Meaning “melancholy” or “sorrow”

- Merriam Webster dictionary



Tristessa is the name of the ”...Atzeca, Indian girl with mysterious lidded Billie Holiday eyes” that Kerouac has fallen for. She is also an intriguing dichotomy of being a morphine addicted prostitute, with deep religious beliefs.


Oh the sadness in this story! Sadness by name, sadness by nature.


Written in Kerouac’s trademark, imitable style, where sentences meander and merge into one another, without pause for breath or for grammatical “rules”. Like one long jam session in a dark jazz club in the wee small hours.


Tristessa’s home is one room, with a crucifix and other religious icons sharing space with a menagerie of both people and animals. A dove, hen, rooster, cat and eeny chihuahua all sharing the same space. All breathing in the same air of abject poverty, yet still seeming to be at peace with this. At accepting life as it is.


It’s here that Kerouac finds himself, in love with Mexico, in love with Tristessa, and dancing with his own demons.


We see the colour of the shawls worn by the people, the pretty sky, the sounds of the hiss of street food stalls, and the rain! So much rain. Swish, swish.


”It starts raining harder, I’ve got a long way to go walking and pushing that sore leg right along in the gathering rain, no chance no intention what-ever of hailing a cab, the whiskey and the Morphine have made me unruffled by the sickness of the poison in my heart.”



There’s too much bourbon, too much moonshine, too much dependence on substances that steal your Soul. And this is the road that is travelled repeatedly by Kerouac and his sad, beautiful Tristessa.


But this is no mere altered state bunch of musings. There’s a lot of existential angst in it, which I enjoy.
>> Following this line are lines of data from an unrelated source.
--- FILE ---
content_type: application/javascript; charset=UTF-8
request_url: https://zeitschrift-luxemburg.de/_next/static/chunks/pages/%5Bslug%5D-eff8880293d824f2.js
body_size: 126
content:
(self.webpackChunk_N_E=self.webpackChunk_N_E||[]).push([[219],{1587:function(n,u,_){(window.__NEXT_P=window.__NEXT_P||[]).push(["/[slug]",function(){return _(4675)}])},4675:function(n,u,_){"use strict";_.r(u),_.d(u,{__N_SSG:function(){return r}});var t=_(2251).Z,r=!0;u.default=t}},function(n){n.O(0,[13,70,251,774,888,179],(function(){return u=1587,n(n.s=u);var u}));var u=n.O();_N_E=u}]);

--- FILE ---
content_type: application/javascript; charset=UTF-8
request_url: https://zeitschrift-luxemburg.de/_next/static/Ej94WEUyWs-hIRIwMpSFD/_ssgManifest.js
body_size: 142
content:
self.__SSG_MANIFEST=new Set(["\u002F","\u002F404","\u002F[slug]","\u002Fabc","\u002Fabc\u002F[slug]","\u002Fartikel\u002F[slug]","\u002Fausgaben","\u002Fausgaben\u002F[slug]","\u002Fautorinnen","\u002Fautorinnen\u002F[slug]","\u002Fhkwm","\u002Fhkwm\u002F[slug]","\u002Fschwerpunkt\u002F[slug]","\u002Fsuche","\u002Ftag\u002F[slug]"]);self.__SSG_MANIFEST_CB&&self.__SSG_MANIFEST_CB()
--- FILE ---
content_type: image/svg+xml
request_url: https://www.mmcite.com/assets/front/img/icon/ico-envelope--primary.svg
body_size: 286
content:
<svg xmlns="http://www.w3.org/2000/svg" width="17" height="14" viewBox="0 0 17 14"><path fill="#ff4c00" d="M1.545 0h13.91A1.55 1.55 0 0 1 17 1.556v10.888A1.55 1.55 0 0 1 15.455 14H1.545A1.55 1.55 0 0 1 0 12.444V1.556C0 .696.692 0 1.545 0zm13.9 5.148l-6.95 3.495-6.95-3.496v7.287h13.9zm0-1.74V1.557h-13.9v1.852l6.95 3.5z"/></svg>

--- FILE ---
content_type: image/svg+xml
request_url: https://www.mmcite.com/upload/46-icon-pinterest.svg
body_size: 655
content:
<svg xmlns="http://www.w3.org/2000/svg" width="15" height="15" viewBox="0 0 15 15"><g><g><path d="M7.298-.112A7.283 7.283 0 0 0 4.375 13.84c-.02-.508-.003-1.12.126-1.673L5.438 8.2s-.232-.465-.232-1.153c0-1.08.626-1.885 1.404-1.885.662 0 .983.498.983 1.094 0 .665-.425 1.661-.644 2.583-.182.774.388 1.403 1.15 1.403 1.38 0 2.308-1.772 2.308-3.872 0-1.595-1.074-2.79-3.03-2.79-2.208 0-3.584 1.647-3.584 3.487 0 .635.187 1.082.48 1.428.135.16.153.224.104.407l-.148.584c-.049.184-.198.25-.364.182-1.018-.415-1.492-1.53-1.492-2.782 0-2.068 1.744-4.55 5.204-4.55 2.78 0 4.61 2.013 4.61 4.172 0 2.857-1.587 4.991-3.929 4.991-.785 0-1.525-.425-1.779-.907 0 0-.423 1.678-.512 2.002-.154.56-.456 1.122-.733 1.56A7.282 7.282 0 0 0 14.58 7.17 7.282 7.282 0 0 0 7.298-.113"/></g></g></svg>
Who hasn’t spent a night or two up til all hours talking about really deep and meaningful things, only to have them forgotten by morning.


”...soul eats soul in the general emptiness.”


Kerouac’s mysticism, and blend of Catholicism and Buddhism walk hand in hand through this story. It’s a heady mix.


The first time I read this I was completely ensconced in the beauty of the story, the way the writing emitted a definite vibe of parallel abject sadness and beauty. This time around with many, many years between readings, I saw it differently. While I still completely appreciate the writing style, the story really struck me with the absolute pointlessness and desperation of Tristessa’s lifestyle, as she fell further and further into the arms of the needle, and became a shadow of her former self. A slave to her addiction.


This is one of my favourite Kerouac works (alongside Satori In Paris and Pic). I have a feeling a Jack Kerouac Odyssey is looming on the horizon. Reading this has made me realise why I love the writing of The Beats so much. It truly was an entire lifestyle. Books like this are absolute classics.




Jack Kerouac was born Jean-Louis Lebris de Kerouac on March 12, 1922, in Lowell, Massachusetts. Jack Kerouac's writing career began in the 1940s, but didn't meet with commercial success until 1957, when On the Road was published. The book became an American classic that defined the Beat Generation. Kerouac died on October 21, 1969, from an abdominal hemorrhage, at age 47.